■ YOUR TASK
Give back, word for word, the lines in the listing below from the one holding "[camera trap, expert-labeled]" down to the one holding "common name: domestic cow", both ends included.
=== Begin Enclosure ===
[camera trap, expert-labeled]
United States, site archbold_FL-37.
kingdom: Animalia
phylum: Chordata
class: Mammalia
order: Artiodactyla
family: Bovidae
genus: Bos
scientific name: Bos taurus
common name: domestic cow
=== End Enclosure ===
=== Begin Enclosure ===
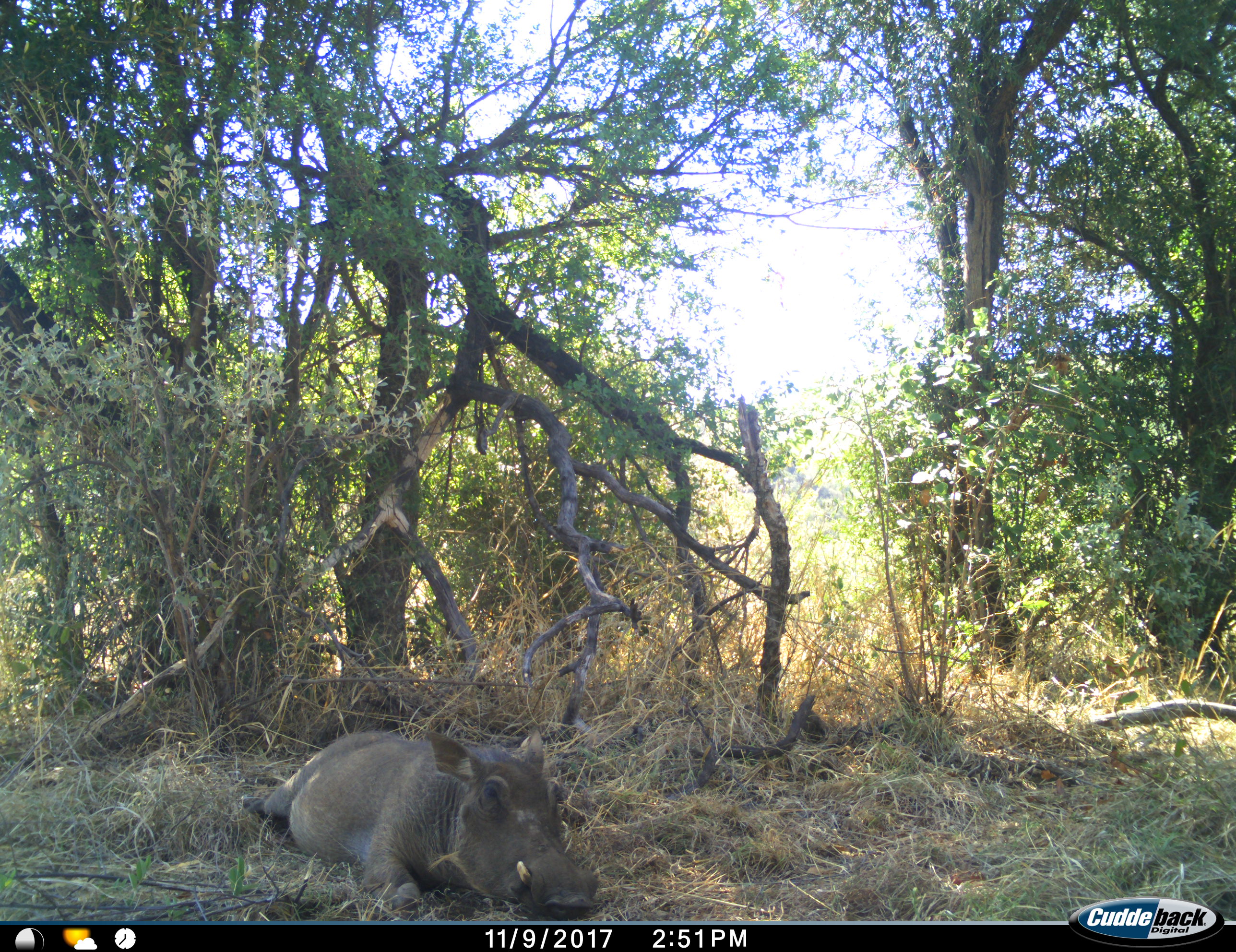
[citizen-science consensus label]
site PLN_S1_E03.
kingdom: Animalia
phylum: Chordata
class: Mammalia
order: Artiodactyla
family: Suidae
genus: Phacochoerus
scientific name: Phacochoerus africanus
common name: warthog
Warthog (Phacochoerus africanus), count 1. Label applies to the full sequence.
=== End Enclosure ===
■ REPLY TO THE TASK
[camera trap, expert-labeled]
United States, site archbold_FL-37.
kingdom: Animalia
phylum: Chordata
class: Mammalia
order: Artiodactyla
family: Bovidae
genus: Bos
scientific name: Bos taurus
common name: domestic cow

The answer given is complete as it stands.